The Provider Initiated Opt – Out Prenatal HIV Screening approach might not necessarily clash with client autonomy if appropriately implemented. From a public health perspective, good quality counseling (void of direct or indirect coercion) using an appropriate, pretested and validated abbreviated model could still allow pregnant women to voluntarily decide on whether to take the test or not. More women will come to know their status, receive early treatment and appropriate interventions to reduce the transmission of HIV from mother to child.

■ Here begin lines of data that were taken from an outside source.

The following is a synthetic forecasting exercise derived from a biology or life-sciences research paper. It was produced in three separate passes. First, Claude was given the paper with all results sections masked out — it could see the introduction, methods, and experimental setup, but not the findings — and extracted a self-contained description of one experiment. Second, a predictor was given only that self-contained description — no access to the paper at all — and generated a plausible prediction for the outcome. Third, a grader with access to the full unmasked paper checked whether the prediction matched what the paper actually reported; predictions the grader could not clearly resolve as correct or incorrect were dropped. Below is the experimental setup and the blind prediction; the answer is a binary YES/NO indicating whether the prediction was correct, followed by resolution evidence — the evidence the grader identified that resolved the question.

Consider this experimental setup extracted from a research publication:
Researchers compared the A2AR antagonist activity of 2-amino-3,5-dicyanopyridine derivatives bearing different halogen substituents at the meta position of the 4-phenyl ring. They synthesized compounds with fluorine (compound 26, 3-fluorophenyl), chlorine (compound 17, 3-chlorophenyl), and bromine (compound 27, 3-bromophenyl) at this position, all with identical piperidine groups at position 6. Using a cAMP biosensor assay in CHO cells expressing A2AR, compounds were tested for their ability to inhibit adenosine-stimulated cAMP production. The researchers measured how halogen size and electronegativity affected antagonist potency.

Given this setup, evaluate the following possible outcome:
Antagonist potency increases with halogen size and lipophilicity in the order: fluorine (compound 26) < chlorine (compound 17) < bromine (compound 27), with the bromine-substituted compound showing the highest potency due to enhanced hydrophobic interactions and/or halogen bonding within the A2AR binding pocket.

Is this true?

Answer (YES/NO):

It is unclear if the Opt – In approach actually enhances the autonomy of the tested parties, since clients at times still feel pressured to undertake the test [9, 18, 27]. Anticipated stigma and discrimination if one turn’s down the test could deter clients from taking the test [61]. An atmosphere of trust and confidence remains a key determinant of test uptake and compliance to evidence based recommendations given to these patients by health care providers. Third party interests in infectious disease scenarios might compel some degree of compulsion to protect third parties. With HIV in pregnancy, it might be argued that some degree of soft compulsion (soft paternalism) is ethically justified to protect the interest of the baby who has a high potential of being born HIV free today.